41 CFR 102-33.285 - Do we need to include any special disclaimers in our exchange/sale agreements for non-certificated aircraft or aircraft that we have operated as public aircraft (i.e., not in compliance with 14 CFR)?
Yes, when you exchange/sell non-certificated aircraft or aircraft maintained as public aircraft, you must ensure that the exchange/sale offerings contain the following statement:
“Warning to purchasers/recipients. The aircraft you are purchasing or receiving in an exchange may not be in compliance with applicable Federal Aviation Administration (FAA) requirements. You are solely responsible for bringing the aircraft into compliance with 14 CFR Chapter I, or other applicable standards, by obtaining all necessary FAA inspections or modifications.
The purchaser/recipient agrees that the Government shall not be held liable for personal injuries to, disabilities of, or death of the purchaser/recipient, the purchaser's/recipient's employees, or to any other persons arising from or incident to the purchase of this aircraft, its use, or disposition. You will hold the Government harmless from any or all debts, liabilities, judgments, costs, demands, suits, actions, or claims of any nature arising from or incident to the purchase, use, or resale of this item. This aircraft may have been operated outside the limitations of 14 CFR Chapter I, and some type of inspection may be needed to determine its airworthiness prior to being flown.

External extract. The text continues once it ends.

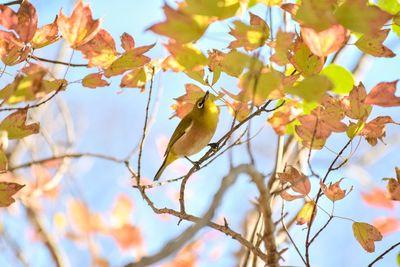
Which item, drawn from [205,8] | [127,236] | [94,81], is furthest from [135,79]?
[127,236]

You should be aware of the items below prior to operating this aircraft.
• All civil and public aircraft must have a valid registration issued by the FAA as required by 14 CFR Chapter I.
• Civil aircraft must have a valid airworthiness certificate in order to operate in the U.S. airspace.
• In order for the aircraft to be eligible for a standard airworthiness certificate, the aircraft must conform to its FAA Type Certificate.
• Aircraft not having a valid airworthiness certificate may be eligible for a special FAA one-time flight permit to enable relocating the aircraft. Relocation can be for a number of reasons, including storage, repair, inspection, or public display. Any one-time flight approval is predicated on the aircraft being safe for flight.
• Individuals who purchase a surplus military (foreign or domestic) or foreign aircraft not having any type of FAA Type Certificate may be unable to obtain any type of airworthiness certificate or special flight permit.
• An aircraft with good maintenance and inspection records makes an airworthiness determination easier to ascertain. It is in your best interest to contact the nearest FAA Flight Standards District Office and discuss your responsibilities with respect to gaining an airworthiness determination. The location of your nearest FAA office may be obtained from the FAA's Web site (http://www.faa.gov/).
• When the aircraft is purchased for spare parts and the airframe is scrapped, you should declassify the aircraft (see § 102-33.420 for more information), complete the back of the aircraft's registration form and send it to: The FAA Aircraft Registration Branch, P.O. Box 25504, Oklahoma City, OK 73125-0504.”
Title 41 published on 2015-09-24.
No entries appear in the Federal Register after this date, for 41 CFR Part 102-33.